Input for this task:
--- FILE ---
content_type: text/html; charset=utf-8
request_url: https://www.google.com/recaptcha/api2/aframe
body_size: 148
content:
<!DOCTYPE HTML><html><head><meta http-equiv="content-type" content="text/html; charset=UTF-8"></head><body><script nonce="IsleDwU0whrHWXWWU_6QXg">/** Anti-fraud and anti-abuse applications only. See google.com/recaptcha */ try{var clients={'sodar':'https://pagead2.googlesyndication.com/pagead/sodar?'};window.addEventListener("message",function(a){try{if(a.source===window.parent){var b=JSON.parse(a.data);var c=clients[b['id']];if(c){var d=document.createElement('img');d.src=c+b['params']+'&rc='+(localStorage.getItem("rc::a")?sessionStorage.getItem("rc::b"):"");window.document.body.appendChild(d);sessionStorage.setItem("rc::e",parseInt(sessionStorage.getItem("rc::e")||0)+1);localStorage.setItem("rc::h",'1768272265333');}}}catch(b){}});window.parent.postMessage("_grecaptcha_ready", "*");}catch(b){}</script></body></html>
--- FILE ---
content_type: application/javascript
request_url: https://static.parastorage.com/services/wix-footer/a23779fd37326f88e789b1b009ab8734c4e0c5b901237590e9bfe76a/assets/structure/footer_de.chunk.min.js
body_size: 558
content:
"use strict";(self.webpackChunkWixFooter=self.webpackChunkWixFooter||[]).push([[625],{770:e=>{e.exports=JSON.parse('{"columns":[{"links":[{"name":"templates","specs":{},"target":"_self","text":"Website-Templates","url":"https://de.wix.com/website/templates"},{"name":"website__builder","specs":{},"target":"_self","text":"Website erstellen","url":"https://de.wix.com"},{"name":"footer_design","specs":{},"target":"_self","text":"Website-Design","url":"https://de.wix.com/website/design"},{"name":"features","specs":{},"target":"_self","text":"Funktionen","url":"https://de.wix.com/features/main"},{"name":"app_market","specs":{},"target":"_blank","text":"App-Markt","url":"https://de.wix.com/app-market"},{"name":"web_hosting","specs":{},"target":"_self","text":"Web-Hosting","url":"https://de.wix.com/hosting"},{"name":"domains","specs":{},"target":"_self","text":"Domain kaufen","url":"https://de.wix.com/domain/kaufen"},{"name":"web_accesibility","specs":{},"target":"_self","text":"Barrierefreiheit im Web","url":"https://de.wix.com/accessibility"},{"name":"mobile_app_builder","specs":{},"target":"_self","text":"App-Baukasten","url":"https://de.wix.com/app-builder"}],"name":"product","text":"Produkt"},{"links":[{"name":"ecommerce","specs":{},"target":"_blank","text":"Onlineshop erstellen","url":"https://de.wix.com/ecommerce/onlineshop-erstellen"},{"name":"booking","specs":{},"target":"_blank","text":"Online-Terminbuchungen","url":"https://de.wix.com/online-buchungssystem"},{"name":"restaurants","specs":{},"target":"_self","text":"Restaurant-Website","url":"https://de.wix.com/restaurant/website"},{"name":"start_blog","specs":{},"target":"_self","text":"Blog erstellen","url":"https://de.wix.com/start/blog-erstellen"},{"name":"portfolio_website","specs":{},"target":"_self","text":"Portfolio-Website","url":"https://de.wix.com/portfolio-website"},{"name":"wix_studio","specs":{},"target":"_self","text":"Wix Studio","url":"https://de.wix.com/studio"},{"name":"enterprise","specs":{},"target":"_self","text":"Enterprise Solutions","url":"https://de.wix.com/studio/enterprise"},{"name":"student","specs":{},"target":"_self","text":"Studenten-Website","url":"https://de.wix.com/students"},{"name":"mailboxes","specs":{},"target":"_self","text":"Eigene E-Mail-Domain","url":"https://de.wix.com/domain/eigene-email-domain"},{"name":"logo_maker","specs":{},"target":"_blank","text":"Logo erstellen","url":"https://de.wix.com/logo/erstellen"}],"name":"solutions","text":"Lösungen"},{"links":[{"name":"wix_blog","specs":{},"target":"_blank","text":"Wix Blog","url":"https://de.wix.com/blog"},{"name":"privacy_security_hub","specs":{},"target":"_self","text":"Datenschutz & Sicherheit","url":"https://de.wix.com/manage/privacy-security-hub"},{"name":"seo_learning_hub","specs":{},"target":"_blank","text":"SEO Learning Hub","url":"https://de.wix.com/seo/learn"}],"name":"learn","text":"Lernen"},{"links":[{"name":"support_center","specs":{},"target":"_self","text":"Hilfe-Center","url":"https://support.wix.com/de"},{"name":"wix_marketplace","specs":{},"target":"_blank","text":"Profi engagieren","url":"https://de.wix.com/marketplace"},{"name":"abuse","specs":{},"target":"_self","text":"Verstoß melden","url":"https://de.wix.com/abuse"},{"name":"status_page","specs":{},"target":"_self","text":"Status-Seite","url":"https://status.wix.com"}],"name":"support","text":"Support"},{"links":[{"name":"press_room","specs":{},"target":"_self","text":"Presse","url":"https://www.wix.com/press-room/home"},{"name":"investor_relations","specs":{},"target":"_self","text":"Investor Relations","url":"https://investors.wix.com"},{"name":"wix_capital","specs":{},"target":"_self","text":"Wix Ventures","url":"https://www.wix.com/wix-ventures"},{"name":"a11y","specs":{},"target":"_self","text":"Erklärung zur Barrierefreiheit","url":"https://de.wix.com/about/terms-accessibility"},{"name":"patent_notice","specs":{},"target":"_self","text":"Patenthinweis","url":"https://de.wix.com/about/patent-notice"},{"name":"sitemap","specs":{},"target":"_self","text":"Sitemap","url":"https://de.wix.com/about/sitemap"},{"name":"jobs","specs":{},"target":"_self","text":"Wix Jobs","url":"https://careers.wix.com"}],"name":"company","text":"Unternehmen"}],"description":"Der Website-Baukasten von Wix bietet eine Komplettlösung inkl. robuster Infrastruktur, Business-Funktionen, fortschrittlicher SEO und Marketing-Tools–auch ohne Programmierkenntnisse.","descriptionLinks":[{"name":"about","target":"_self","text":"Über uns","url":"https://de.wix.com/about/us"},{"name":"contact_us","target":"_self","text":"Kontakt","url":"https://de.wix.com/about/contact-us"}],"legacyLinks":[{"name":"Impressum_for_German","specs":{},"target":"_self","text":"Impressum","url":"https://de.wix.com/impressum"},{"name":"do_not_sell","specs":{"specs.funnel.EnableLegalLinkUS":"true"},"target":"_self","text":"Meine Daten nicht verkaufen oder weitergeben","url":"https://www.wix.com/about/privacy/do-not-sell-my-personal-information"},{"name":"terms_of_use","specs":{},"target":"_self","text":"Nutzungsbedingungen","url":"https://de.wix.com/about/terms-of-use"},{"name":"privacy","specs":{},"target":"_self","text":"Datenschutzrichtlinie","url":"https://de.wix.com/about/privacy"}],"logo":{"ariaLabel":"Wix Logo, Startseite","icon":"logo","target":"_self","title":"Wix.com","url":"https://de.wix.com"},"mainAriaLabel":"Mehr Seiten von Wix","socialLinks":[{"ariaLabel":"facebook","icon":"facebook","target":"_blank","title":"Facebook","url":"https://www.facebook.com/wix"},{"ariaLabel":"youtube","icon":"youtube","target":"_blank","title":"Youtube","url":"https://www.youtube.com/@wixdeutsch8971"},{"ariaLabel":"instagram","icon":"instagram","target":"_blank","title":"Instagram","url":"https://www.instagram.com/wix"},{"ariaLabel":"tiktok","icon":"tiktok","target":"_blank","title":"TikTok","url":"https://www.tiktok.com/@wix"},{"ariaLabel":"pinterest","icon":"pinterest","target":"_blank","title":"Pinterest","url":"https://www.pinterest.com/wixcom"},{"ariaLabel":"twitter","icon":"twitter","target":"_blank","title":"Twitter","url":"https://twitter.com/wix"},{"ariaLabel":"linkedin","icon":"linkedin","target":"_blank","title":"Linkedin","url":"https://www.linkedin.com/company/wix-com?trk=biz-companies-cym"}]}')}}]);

Exercise objective: Retype the records above so that nothing differs from the original.

Answer section:
--- FILE ---
content_type: text/html; charset=utf-8
request_url: https://www.google.com/recaptcha/api2/aframe
body_size: 148
content:
<!DOCTYPE HTML><html><head><meta http-equiv="content-type" content="text/html; charset=UTF-8"></head><body><script nonce="IsleDwU0whrHWXWWU_6QXg">/** Anti-fraud and anti-abuse applications only. See google.com/recaptcha */ try{var clients={'sodar':'https://pagead2.googlesyndication.com/pagead/sodar?'};window.addEventListener("message",function(a){try{if(a.source===window.parent){var b=JSON.parse(a.data);var c=clients[b['id']];if(c){var d=document.createElement('img');d.src=c+b['params']+'&rc='+(localStorage.getItem("rc::a")?sessionStorage.getItem("rc::b"):"");window.document.body.appendChild(d);sessionStorage.setItem("rc::e",parseInt(sessionStorage.getItem("rc::e")||0)+1);localStorage.setItem("rc::h",'1768272265333');}}}catch(b){}});window.parent.postMessage("_grecaptcha_ready", "*");}catch(b){}</script></body></html>
--- FILE ---
content_type: application/javascript
request_url: https://static.parastorage.com/services/wix-footer/a23779fd37326f88e789b1b009ab8734c4e0c5b901237590e9bfe76a/assets/structure/footer_de.chunk.min.js
body_size: 558
content:
"use strict";(self.webpackChunkWixFooter=self.webpackChunkWixFooter||[]).push([[625],{770:e=>{e.exports=JSON.parse('{"columns":[{"links":[{"name":"templates","specs":{},"target":"_self","text":"Website-Templates","url":"https://de.wix.com/website/templates"},{"name":"website__builder","specs":{},"target":"_self","text":"Website erstellen","url":"https://de.wix.com"},{"name":"footer_design","specs":{},"target":"_self","text":"Website-Design","url":"https://de.wix.com/website/design"},{"name":"features","specs":{},"target":"_self","text":"Funktionen","url":"https://de.wix.com/features/main"},{"name":"app_market","specs":{},"target":"_blank","text":"App-Markt","url":"https://de.wix.com/app-market"},{"name":"web_hosting","specs":{},"target":"_self","text":"Web-Hosting","url":"https://de.wix.com/hosting"},{"name":"domains","specs":{},"target":"_self","text":"Domain kaufen","url":"https://de.wix.com/domain/kaufen"},{"name":"web_accesibility","specs":{},"target":"_self","text":"Barrierefreiheit im Web","url":"https://de.wix.com/accessibility"},{"name":"mobile_app_builder","specs":{},"target":"_self","text":"App-Baukasten","url":"https://de.wix.com/app-builder"}],"name":"product","text":"Produkt"},{"links":[{"name":"ecommerce","specs":{},"target":"_blank","text":"Onlineshop erstellen","url":"https://de.wix.com/ecommerce/onlineshop-erstellen"},{"name":"booking","specs":{},"target":"_blank","text":"Online-Terminbuchungen","url":"https://de.wix.com/online-buchungssystem"},{"name":"restaurants","specs":{},"target":"_self","text":"Restaurant-Website","url":"https://de.wix.com/restaurant/website"},{"name":"start_blog","specs":{},"target":"_self","text":"Blog erstellen","url":"https://de.wix.com/start/blog-erstellen"},{"name":"portfolio_website","specs":{},"target":"_self","text":"Portfolio-Website","url":"https://de.wix.com/portfolio-website"},{"name":"wix_studio","specs":{},"target":"_self","text":"Wix Studio","url":"https://de.wix.com/studio"},{"name":"enterprise","specs":{},"target":"_self","text":"Enterprise Solutions","url":"https://de.wix.com/studio/enterprise"},{"name":"student","specs":{},"target":"_self","text":"Studenten-Website","url":"https://de.wix.com/students"},{"name":"mailboxes","specs":{},"target":"_self","text":"Eigene E-Mail-Domain","url":"https://de.wix.com/domain/eigene-email-domain"},{"name":"logo_maker","specs":{},"target":"_blank","text":"Logo erstellen","url":"https://de.wix.com/logo/erstellen"}],"name":"solutions","text":"Lösungen"},{"links":[{"name":"wix_blog","specs":{},"target":"_blank","text":"Wix Blog","url":"https://de.wix.com/blog"},{"name":"privacy_security_hub","specs":{},"target":"_self","text":"Datenschutz & Sicherheit","url":"https://de.wix.com/manage/privacy-security-hub"},{"name":"seo_learning_hub","specs":{},"target":"_blank","text":"SEO Learning Hub","url":"https://de.wix.com/seo/learn"}],"name":"learn","text":"Lernen"},{"links":[{"name":"support_center","specs":{},"target":"_self","text":"Hilfe-Center","url":"https://support.wix.com/de"},{"name":"wix_marketplace","specs":{},"target":"_blank","text":"Profi engagieren","url":"https://de.wix.com/marketplace"},{"name":"abuse","specs":{},"target":"_self","text":"Verstoß melden","url":"https://de.wix.com/abuse"},{"name":"status_page","specs":{},"target":"_self","text":"Status-Seite","url":"https://status.wix.com"}],"name":"support","text":"Support"},{"links":[{"name":"press_room","specs":{},"target":"_self","text":"Presse","url":"https://www.wix.com/press-room/home"},{"name":"investor_relations","specs":{},"target":"_self","text":"Investor Relations","url":"https://investors.wix.com"},{"name":"wix_capital","specs":{},"target":"_self","text":"Wix Ventures","url":"https://www.wix.com/wix-ventures"},{"name":"a11y","specs":{},"target":"_self","text":"Erklärung zur Barrierefreiheit","url":"https://de.wix.com/about/terms-accessibility"},{"name":"patent_notice","specs":{},"target":"_self","text":"Patenthinweis","url":"https://de.wix.com/about/patent-notice"},{"name":"sitemap","specs":{},"target":"_self","text":"Sitemap","url":"https://de.wix.com/about/sitemap"},{"name":"jobs","specs":{},"target":"_self","text":"Wix Jobs","url":"https://careers.wix.com"}],"name":"company","text":"Unternehmen"}],"description":"Der Website-Baukasten von Wix bietet eine Komplettlösung inkl. robuster Infrastruktur, Business-Funktionen, fortschrittlicher SEO und Marketing-Tools–auch ohne Programmierkenntnisse.","descriptionLinks":[{"name":"about","target":"_self","text":"Über uns","url":"https://de.wix.com/about/us"},{"name":"contact_us","target":"_self","text":"Kontakt","url":"https://de.wix.com/about/contact-us"}],"legacyLinks":[{"name":"Impressum_for_German","specs":{},"target":"_self","text":"Impressum","url":"https://de.wix.com/impressum"},{"name":"do_not_sell","specs":{"specs.funnel.EnableLegalLinkUS":"true"},"target":"_self","text":"Meine Daten nicht verkaufen oder weitergeben","url":"https://www.wix.com/about/privacy/do-not-sell-my-personal-information"},{"name":"terms_of_use","specs":{},"target":"_self","text":"Nutzungsbedingungen","url":"https://de.wix.com/about/terms-of-use"},{"name":"privacy","specs":{},"target":"_self","text":"Datenschutzrichtlinie","url":"https://de.wix.com/about/privacy"}],"logo":{"ariaLabel":"Wix Logo, Startseite","icon":"logo","target":"_self","title":"Wix.com","url":"https://de.wix.com"},"mainAriaLabel":"Mehr Seiten von Wix","socialLinks":[{"ariaLabel":"facebook","icon":"facebook","target":"_blank","title":"Facebook","url":"https://www.facebook.com/wix"},{"ariaLabel":"youtube","icon":"youtube","target":"_blank","title":"Youtube","url":"https://www.youtube.com/@wixdeutsch8971"},{"ariaLabel":"instagram","icon":"instagram","target":"_blank","title":"Instagram","url":"https://www.instagram.com/wix"},{"ariaLabel":"tiktok","icon":"tiktok","target":"_blank","title":"TikTok","url":"https://www.tiktok.com/@wix"},{"ariaLabel":"pinterest","icon":"pinterest","target":"_blank","title":"Pinterest","url":"https://www.pinterest.com/wixcom"},{"ariaLabel":"twitter","icon":"twitter","target":"_blank","title":"Twitter","url":"https://twitter.com/wix"},{"ariaLabel":"linkedin","icon":"linkedin","target":"_blank","title":"Linkedin","url":"https://www.linkedin.com/company/wix-com?trk=biz-companies-cym"}]}')}}]);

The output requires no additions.